## What is expected
Write out every entry word for word.

## Exercise material

## Start

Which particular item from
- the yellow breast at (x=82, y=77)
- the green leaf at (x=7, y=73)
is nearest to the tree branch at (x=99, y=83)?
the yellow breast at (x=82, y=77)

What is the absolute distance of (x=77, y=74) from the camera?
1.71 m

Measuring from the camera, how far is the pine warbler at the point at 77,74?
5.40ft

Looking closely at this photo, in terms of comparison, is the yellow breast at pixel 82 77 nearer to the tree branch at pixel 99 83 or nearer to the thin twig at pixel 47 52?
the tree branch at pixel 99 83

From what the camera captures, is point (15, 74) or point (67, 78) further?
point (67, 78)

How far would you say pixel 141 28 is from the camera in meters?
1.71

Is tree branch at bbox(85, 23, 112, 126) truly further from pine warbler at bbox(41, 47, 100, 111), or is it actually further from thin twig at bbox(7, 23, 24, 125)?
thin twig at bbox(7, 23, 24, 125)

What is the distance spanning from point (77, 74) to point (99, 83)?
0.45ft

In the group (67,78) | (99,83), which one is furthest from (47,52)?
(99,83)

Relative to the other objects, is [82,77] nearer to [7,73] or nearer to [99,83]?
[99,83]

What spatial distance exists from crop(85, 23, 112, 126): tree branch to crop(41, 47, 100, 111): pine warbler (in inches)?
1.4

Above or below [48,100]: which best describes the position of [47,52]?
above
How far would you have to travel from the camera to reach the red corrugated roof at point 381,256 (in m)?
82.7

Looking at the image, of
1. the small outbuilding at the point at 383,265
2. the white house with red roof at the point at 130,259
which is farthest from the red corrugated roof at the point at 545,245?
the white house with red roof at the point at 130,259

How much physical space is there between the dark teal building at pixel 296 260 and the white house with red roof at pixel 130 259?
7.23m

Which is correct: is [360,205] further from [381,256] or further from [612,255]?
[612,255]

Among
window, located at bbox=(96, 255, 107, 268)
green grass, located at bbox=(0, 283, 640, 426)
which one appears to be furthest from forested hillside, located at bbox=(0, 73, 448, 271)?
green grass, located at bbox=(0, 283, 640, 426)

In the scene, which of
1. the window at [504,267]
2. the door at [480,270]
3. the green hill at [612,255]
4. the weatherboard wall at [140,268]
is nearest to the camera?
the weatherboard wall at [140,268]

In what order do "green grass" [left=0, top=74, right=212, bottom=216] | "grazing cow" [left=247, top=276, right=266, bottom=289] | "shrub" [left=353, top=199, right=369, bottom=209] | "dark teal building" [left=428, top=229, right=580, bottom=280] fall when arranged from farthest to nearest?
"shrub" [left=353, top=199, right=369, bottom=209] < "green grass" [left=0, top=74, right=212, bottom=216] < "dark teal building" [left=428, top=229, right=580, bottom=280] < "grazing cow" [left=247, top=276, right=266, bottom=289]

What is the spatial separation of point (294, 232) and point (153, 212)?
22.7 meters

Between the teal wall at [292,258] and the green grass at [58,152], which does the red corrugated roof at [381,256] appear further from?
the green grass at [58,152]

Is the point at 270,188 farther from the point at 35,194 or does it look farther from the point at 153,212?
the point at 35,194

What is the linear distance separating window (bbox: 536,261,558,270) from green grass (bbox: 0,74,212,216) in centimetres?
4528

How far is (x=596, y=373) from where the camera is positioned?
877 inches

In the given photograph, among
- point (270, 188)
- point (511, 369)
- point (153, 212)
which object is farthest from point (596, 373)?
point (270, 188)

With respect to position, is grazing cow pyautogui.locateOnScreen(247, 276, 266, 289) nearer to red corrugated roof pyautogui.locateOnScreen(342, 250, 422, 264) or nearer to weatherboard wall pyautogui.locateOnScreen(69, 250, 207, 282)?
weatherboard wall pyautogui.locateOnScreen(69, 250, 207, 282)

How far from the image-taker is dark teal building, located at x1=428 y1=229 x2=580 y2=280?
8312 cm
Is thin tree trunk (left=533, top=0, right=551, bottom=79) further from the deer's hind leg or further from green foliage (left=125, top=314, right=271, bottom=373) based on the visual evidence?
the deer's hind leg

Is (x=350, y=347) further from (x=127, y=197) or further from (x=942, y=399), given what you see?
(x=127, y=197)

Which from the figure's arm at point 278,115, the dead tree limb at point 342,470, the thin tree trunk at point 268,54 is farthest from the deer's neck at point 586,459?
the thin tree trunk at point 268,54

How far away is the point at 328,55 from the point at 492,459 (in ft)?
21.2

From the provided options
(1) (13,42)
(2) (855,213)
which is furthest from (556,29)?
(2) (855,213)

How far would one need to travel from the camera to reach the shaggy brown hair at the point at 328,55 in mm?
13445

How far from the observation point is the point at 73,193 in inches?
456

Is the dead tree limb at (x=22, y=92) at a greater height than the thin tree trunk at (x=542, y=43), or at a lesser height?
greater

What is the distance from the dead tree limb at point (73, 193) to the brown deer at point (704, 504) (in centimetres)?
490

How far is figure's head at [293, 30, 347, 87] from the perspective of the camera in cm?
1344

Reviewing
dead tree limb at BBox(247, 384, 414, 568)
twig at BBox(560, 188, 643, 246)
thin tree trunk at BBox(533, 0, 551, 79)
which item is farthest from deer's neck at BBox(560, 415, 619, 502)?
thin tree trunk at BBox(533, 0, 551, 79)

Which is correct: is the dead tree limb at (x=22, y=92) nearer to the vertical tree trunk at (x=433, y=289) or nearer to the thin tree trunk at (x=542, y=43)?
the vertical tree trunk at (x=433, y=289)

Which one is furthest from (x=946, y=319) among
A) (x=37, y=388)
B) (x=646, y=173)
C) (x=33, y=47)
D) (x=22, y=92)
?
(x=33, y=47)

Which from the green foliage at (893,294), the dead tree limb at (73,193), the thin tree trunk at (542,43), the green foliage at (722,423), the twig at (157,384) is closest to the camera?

## End

## Solution below
Which particular item from
- the yellow breast at (x=82, y=77)
- the green leaf at (x=7, y=73)
is nearest to the tree branch at (x=99, y=83)?
the yellow breast at (x=82, y=77)

What is the absolute distance of (x=77, y=74) from the camera?
1.71 m

Measuring from the camera, how far is the pine warbler at the point at 77,74?
5.40ft

Looking closely at this photo, in terms of comparison, is the yellow breast at pixel 82 77 nearer to the tree branch at pixel 99 83 or nearer to the thin twig at pixel 47 52?
the tree branch at pixel 99 83

From what the camera captures, is point (15, 74) or point (67, 78) further?
point (67, 78)

How far would you say pixel 141 28 is from the camera in meters?
1.71

Is tree branch at bbox(85, 23, 112, 126) truly further from pine warbler at bbox(41, 47, 100, 111), or is it actually further from thin twig at bbox(7, 23, 24, 125)?
thin twig at bbox(7, 23, 24, 125)

What is the distance spanning from point (77, 74) to point (99, 83)?
0.45ft

In the group (67,78) | (99,83), which one is furthest from (47,52)?
(99,83)

Relative to the other objects, is [82,77] nearer to [7,73] or nearer to [99,83]?
[99,83]

What spatial distance exists from crop(85, 23, 112, 126): tree branch to crop(41, 47, 100, 111): pine warbler (in inches)?
1.4

Above or below [48,100]: which best describes the position of [47,52]?
above
How far would you have to travel from the camera to reach the red corrugated roof at point 381,256 (in m)?
82.7

Looking at the image, of
1. the small outbuilding at the point at 383,265
2. the white house with red roof at the point at 130,259
which is farthest from the red corrugated roof at the point at 545,245?
the white house with red roof at the point at 130,259

How much physical space is there between the dark teal building at pixel 296 260 and the white house with red roof at pixel 130 259?
7.23m

Which is correct: is [360,205] further from [381,256] or further from [612,255]?
[612,255]

Among
window, located at bbox=(96, 255, 107, 268)
green grass, located at bbox=(0, 283, 640, 426)
which one appears to be furthest from forested hillside, located at bbox=(0, 73, 448, 271)?
green grass, located at bbox=(0, 283, 640, 426)

In the scene, which of
1. the window at [504,267]
2. the door at [480,270]
3. the green hill at [612,255]
4. the weatherboard wall at [140,268]
is nearest to the camera?
the weatherboard wall at [140,268]

In what order do "green grass" [left=0, top=74, right=212, bottom=216] | "grazing cow" [left=247, top=276, right=266, bottom=289] | "shrub" [left=353, top=199, right=369, bottom=209] | "dark teal building" [left=428, top=229, right=580, bottom=280] fall when arranged from farthest to nearest?
"shrub" [left=353, top=199, right=369, bottom=209] < "green grass" [left=0, top=74, right=212, bottom=216] < "dark teal building" [left=428, top=229, right=580, bottom=280] < "grazing cow" [left=247, top=276, right=266, bottom=289]

What is the spatial separation of point (294, 232) and point (153, 212)?
22.7 meters

Between the teal wall at [292,258] and the green grass at [58,152], which does the red corrugated roof at [381,256] appear further from?
the green grass at [58,152]

Is the point at 270,188 farther from the point at 35,194 or does it look farther from the point at 153,212?
the point at 35,194

What is the linear distance separating window (bbox: 536,261,558,270) from green grass (bbox: 0,74,212,216) in centimetres?
4528

How far is (x=596, y=373) from where the camera is positioned?
877 inches

In the given photograph, among
- point (270, 188)
- point (511, 369)
- point (153, 212)
which object is farthest from point (596, 373)?
point (270, 188)

With respect to position, is grazing cow pyautogui.locateOnScreen(247, 276, 266, 289) nearer to red corrugated roof pyautogui.locateOnScreen(342, 250, 422, 264) or nearer to weatherboard wall pyautogui.locateOnScreen(69, 250, 207, 282)?
weatherboard wall pyautogui.locateOnScreen(69, 250, 207, 282)

How far from the image-taker is dark teal building, located at x1=428 y1=229 x2=580 y2=280?
8312 cm
Is thin tree trunk (left=533, top=0, right=551, bottom=79) further from the deer's hind leg or further from green foliage (left=125, top=314, right=271, bottom=373) based on the visual evidence?
the deer's hind leg

Is (x=350, y=347) further from (x=127, y=197) or further from (x=942, y=399), given what you see?
(x=127, y=197)

Which from the figure's arm at point 278,115, the dead tree limb at point 342,470, the thin tree trunk at point 268,54 is farthest from the deer's neck at point 586,459?
the thin tree trunk at point 268,54

How far away is the point at 328,55 from the point at 492,459 (in ft)?
21.2

From the provided options
(1) (13,42)
(2) (855,213)
which is furthest from (556,29)?
(2) (855,213)

How far would one need to travel from the camera to reach the shaggy brown hair at the point at 328,55 in mm?
13445

How far from the observation point is the point at 73,193 in inches?
456

Is the dead tree limb at (x=22, y=92) at a greater height than the thin tree trunk at (x=542, y=43), or at a lesser height?
greater

What is the distance from the dead tree limb at point (73, 193) to the brown deer at point (704, 504) (in centimetres)?
490

How far is figure's head at [293, 30, 347, 87] from the perspective of the camera in cm?
1344

Reviewing
dead tree limb at BBox(247, 384, 414, 568)
twig at BBox(560, 188, 643, 246)
thin tree trunk at BBox(533, 0, 551, 79)
which item is farthest from deer's neck at BBox(560, 415, 619, 502)?
thin tree trunk at BBox(533, 0, 551, 79)

Which is correct: is the dead tree limb at (x=22, y=92) nearer to the vertical tree trunk at (x=433, y=289) or nearer to the thin tree trunk at (x=542, y=43)?
the vertical tree trunk at (x=433, y=289)

Which one is furthest from (x=946, y=319) among
A) (x=37, y=388)
B) (x=646, y=173)
C) (x=33, y=47)
D) (x=22, y=92)
?
(x=33, y=47)

Which from the green foliage at (893,294), the dead tree limb at (73,193), the thin tree trunk at (542,43), the green foliage at (722,423), the twig at (157,384) is closest to the camera?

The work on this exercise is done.